### EJERCICIO PROPUESTO
Reproduce sin ningún cambio el pasaje del artículo sobre las comisiones de Medina y Luceño que va desde "En ese ambiente, el" hasta "artículos de lujo.", ambos incluidos.

### FRAGMENTO PROPORCIONADO

En ese ambiente, el 18 de marzo Luis Medina y Alberto Luceño enviaron los primeros mails al Ayuntamiento de Madrid ofreciendo su intermediación. La comisión de una factura de 14,53 millones de euros subió a la astronómica cifra de 5,6 millones, casi un 40% que sería menos escandaloso si los artículos no hubieran sido inservibles. Dos meses después no solo ya habían cobrado, sino que gastaban sus cuantiosas ganancias en artículos de lujo.
Medina empleó sus 800.000 euros en un velero de 13 metros --325.000 euros--, que mostró impúdicamente ese mismo verano en los amarres de Sotogrande; y en adquirir renta fija del Deutsche Bank, al que compró bonos por valor de 400.000 euros. O sea, se dio un capricho, pero el 50% de la ganancia fue a parar a valores seguros.
Su compinche se llevó el resto de la mordida, según la acusación del fiscal. Llama la atención que un pájaro que vive a salto de mata como el tal Luceño se desprenda de 60.000 euros en pasar una semana en un hotel de Marbella, gaste otros 42.000 euros en tres relojes de la misma marca –Rolex-- y nada menos que dos millones en 12 vehículos de hiperlujo. El pillo, según la terminología que ha elegido Alberto Núñez Feijóo para definir a estos personajes próximos al mundo del PP, solo invirtió 1,1 millones en un valor seguro, el piso de Pozuelo de Alarcón que ha localizado la fiscalía.
Resulta curioso que el más cabeza hueca de los dos comisionistas, el asiduo de las revistas del corazón y los karaokes, invierta el 50% de la mordida en un activo conservador que le cubre el riñón, mientras que el otro apenas destina a ese mismo objetivo un 20% de lo suyo; y, sin embargo, entierra el 50% en una flota de coches despampanantes, pelucos y una factura imponente en un hotel de la Costa del Sol.
Si alguien dijera que Luceño era el encargado de repartir los agradecimientos, que los automóviles eran comisiones opacas a Hacienda para devolver favores en forma de cesión de uso, como el hotel y los rolex quizá habría que darle crédito. Un método difícilmente detectable que el embargo dictado por el juez instructor puede poner patas arriba.
La impunidad, la confianza y el descaro con que este tipo de comisionistas han venido actuando les ha llevado a no caer en la cuenta de que la mordida era demasiado grande para sus fauces. Tanto que obligaron a los bancos y a la oficina antiblanqueo a entrar en acción, la única noticia positiva del suceso: que los mecanismos con que el Estado se ha dotado para luchar contra la corrupción funcionan. Por lo menos, a veces.

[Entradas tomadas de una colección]
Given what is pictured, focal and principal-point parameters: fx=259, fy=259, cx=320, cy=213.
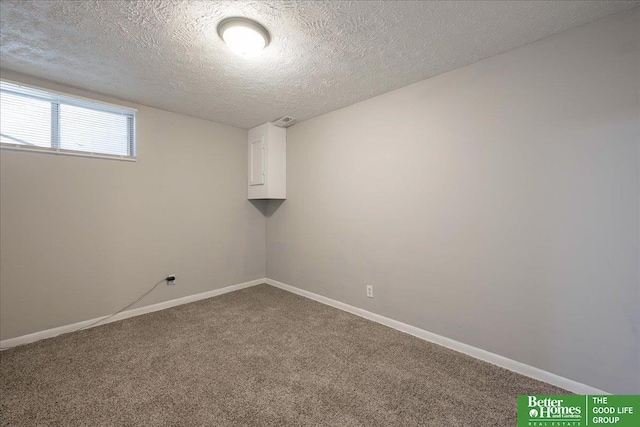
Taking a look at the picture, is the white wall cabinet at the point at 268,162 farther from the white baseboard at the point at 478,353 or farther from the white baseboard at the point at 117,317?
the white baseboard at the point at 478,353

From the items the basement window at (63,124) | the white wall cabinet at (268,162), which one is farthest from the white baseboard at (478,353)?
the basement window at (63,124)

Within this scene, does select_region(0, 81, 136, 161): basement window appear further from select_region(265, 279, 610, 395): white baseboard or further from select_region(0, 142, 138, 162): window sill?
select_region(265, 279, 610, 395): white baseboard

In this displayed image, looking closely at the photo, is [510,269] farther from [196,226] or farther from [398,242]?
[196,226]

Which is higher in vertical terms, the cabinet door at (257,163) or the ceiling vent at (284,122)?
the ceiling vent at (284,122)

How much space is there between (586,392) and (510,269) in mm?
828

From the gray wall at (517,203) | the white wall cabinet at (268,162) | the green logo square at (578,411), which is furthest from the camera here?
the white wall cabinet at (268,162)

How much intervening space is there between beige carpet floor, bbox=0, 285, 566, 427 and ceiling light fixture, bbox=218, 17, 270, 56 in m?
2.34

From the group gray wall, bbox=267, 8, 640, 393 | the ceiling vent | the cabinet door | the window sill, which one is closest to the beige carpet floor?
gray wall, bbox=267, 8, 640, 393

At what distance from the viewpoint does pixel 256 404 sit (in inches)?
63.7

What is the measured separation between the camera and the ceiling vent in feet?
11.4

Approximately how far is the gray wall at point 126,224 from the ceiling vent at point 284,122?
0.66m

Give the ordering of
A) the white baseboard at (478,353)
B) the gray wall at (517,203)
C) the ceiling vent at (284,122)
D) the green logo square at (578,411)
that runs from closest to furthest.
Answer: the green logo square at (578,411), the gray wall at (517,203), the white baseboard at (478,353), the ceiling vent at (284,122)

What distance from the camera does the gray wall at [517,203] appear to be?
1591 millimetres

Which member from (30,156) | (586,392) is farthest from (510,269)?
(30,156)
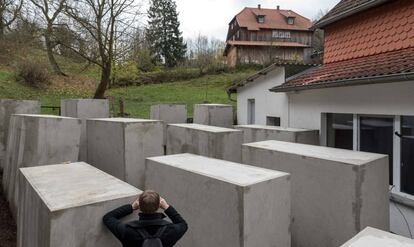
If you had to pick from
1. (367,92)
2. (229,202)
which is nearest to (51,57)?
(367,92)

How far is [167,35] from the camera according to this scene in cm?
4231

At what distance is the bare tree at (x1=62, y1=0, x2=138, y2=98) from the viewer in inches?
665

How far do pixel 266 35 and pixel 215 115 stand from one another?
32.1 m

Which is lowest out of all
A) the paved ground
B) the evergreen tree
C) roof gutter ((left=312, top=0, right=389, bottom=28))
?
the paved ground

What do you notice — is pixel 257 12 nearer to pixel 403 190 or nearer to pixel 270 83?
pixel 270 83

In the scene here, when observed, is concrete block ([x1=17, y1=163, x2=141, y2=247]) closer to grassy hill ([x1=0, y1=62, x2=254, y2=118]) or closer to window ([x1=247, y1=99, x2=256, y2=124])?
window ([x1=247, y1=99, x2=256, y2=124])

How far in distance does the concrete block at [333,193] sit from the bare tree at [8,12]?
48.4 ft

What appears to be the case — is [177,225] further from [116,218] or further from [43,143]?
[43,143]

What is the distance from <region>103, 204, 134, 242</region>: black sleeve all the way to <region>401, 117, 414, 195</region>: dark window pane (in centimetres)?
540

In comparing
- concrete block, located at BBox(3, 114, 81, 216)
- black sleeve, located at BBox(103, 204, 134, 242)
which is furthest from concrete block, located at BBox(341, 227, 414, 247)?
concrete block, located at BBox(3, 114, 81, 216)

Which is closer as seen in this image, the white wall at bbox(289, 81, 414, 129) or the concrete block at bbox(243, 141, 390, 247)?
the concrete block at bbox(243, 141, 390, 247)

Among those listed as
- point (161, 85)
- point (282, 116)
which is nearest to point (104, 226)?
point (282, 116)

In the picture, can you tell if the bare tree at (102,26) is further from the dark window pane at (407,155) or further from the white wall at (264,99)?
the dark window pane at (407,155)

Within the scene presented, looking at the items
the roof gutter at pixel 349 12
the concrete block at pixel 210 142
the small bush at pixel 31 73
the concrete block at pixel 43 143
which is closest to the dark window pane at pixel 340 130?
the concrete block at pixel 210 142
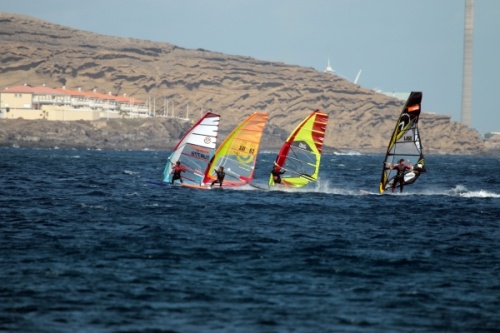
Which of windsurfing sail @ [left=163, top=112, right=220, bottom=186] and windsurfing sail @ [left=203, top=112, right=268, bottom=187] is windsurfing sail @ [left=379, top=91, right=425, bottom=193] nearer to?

### RESPUESTA AL EJERCICIO
En ese ambiente, el 18 de marzo Luis Medina y Alberto Luceño enviaron los primeros mails al Ayuntamiento de Madrid ofreciendo su intermediación. La comisión de una factura de 14,53 millones de euros subió a la astronómica cifra de 5,6 millones, casi un 40% que sería menos escandaloso si los artículos no hubieran sido inservibles. Dos meses después no solo ya habían cobrado, sino que gastaban sus cuantiosas ganancias en artículos de lujo.